The Al Qaeda bombings that shook London and the world did more than shatter a British bus, some subway cars and countless lives. It shattered a growing complacency in the United States and in Britain that the immediate threat posed by Al Qaeda has been largely dissipated.

It’s about time. For months now, our focus has not been on our enemies but on ourselves, as President Bush’s domestic political adversaries have indulged in an orgy of American self-criticism and self-condemnation. On television, footage of 9/11, the beheadings of Nicholas Berg, Paul Johnson and others have been impossible to find. Instead, endless arguments are the order of the day, as politicians and pundits argue about the impact of Abu Ghraib, and debate whether Al Qaeda suspects detained at Guantanamo – living in air conditioned facilities, playing soccer, ping-pong and volleyball, and fed better meals than our own soldiers – are being treated with sufficient care.

If there is any good to be found in the events of last week, perhaps it will be a renewed seriousness – an understanding that, in fact, we are up against a crazed and merciless Islamofascist enemy that has no compunction about random acts of the most brutal violence, even in the heart of a city with a significant Muslim population.

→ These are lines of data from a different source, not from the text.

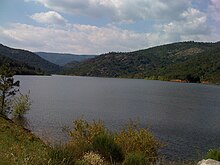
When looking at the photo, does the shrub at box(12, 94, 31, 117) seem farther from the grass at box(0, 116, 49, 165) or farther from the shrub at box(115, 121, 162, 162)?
the shrub at box(115, 121, 162, 162)

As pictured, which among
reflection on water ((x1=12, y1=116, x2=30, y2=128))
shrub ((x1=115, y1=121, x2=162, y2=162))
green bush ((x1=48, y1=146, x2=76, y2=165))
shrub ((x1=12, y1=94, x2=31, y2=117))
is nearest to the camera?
green bush ((x1=48, y1=146, x2=76, y2=165))

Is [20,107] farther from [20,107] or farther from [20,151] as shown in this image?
[20,151]

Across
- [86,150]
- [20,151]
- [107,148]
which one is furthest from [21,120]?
[20,151]

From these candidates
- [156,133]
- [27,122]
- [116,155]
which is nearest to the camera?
[116,155]

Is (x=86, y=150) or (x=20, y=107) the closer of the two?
(x=86, y=150)

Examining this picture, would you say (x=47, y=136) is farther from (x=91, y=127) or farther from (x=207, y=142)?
(x=207, y=142)

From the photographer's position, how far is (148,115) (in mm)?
60219

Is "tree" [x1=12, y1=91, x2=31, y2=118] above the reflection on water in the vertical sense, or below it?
above

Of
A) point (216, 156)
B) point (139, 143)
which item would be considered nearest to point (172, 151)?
point (139, 143)

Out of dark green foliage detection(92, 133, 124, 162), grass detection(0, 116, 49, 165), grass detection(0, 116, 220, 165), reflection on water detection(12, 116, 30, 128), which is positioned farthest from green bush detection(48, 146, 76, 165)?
reflection on water detection(12, 116, 30, 128)

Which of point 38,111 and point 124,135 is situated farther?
point 38,111

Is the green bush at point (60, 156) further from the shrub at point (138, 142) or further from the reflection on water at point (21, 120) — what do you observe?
the reflection on water at point (21, 120)

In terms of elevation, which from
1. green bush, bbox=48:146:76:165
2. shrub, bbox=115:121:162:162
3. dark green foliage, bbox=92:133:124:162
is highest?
green bush, bbox=48:146:76:165

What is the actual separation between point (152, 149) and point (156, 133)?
19415 mm
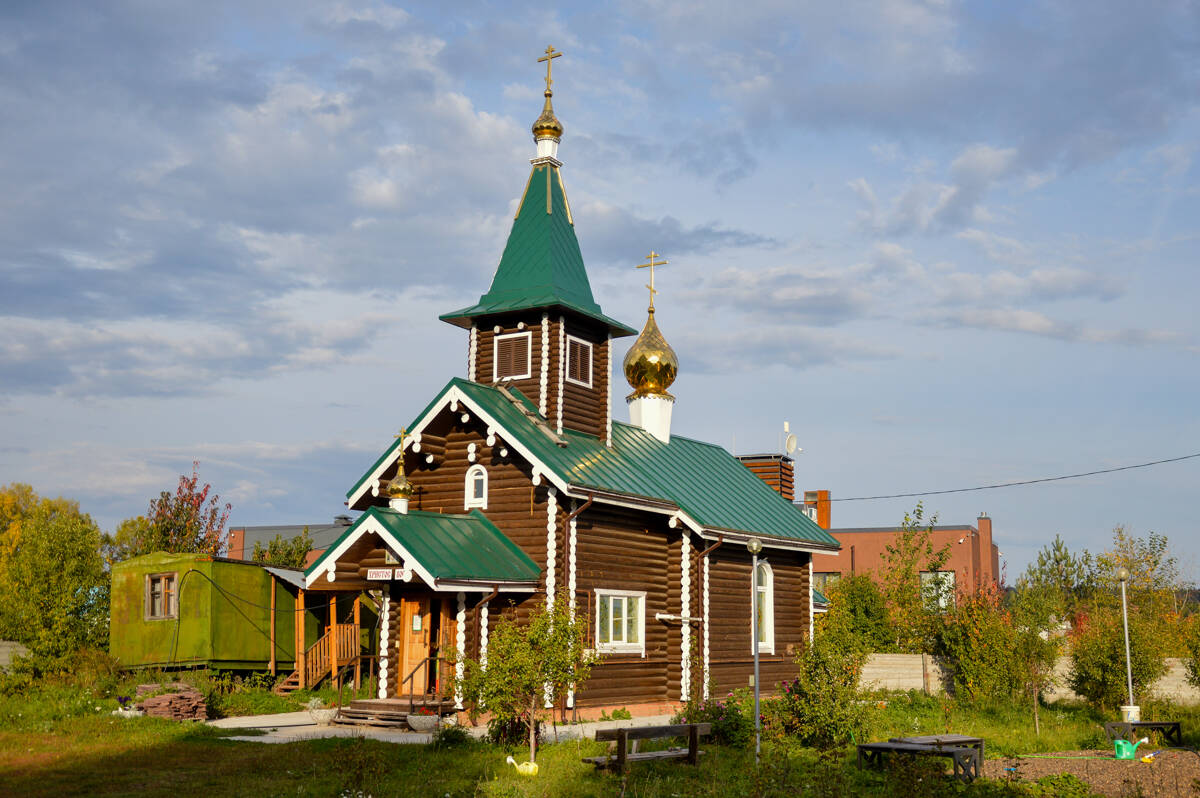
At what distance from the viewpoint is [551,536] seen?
22188 millimetres

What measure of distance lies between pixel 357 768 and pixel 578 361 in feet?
46.1

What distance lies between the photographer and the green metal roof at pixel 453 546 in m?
20.2

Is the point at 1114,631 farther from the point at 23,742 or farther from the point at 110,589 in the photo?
the point at 110,589

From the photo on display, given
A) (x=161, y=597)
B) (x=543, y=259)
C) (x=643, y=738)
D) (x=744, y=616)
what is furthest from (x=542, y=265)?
(x=643, y=738)

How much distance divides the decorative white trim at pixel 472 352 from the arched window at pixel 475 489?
126 inches

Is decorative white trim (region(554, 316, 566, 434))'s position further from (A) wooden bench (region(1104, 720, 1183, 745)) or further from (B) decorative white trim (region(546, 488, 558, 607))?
(A) wooden bench (region(1104, 720, 1183, 745))

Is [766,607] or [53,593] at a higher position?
[53,593]

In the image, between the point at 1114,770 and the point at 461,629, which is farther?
the point at 461,629

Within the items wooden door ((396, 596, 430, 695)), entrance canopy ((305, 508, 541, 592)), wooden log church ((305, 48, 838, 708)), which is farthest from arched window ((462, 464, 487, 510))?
wooden door ((396, 596, 430, 695))

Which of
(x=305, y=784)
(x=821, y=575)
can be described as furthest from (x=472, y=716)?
(x=821, y=575)

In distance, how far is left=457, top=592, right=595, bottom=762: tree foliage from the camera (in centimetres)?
1587

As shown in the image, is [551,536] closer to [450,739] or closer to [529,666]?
[450,739]

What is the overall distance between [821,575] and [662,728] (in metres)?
43.7

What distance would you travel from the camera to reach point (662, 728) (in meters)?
15.5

The heartbreaking television footage of a small English boy, weeping as he placed a bouquet at a makeshift London shrine, should remind all of us: Our enemies rejoice in his tears – and if they had their way, they would kill him, too.

Of course, the foolish and the evil will always be with us. MP George Galloway stepped forward last week to insist that with the bombings, Londoners had “paid the price” for Britain’s military presence in Iraq. What men like Galloway never explain is how, short of appeasement, they would address the Al Qaeda threat. And in espousing appeasement, they never explain why the foreign policy of benevolent, generous and free countries like America and Britain should be dictated by a group of bloodthirsty lunatics whose greatest wish is to see Americans, Englishmen – and free people everywhere – dead.

With every savage attack, however, it becomes easier to see Al Qaeda – and its apologists – for what they are. And along with a newfound seriousness about addressing the Islamofascist threat, the bombings may have sparked a new spirit of courage and resolution across Europe. At www.werenotafraid.com (“We’re Not Afraid”), people from across the Continent, and across the world, have emailed thousands of pictures – all in a spirit of resolution and defiance. Clearly, the millions of brave Europeans who battled Nazis and Communists in the last century have descendants who, today, shake their fists in defiance at these new and murderous totalitarians.

Even as we mourn the loss of life and pray for all the victims of Islamofascist terrorist attacks, there’s reason for hope. If their attacks spark a renaissance of seriousness and a rebirth of spirited resistance in the free world, the terrorists may find that attacks intended to damage the innocent have become just one more step down the path to their own ultimate destruction.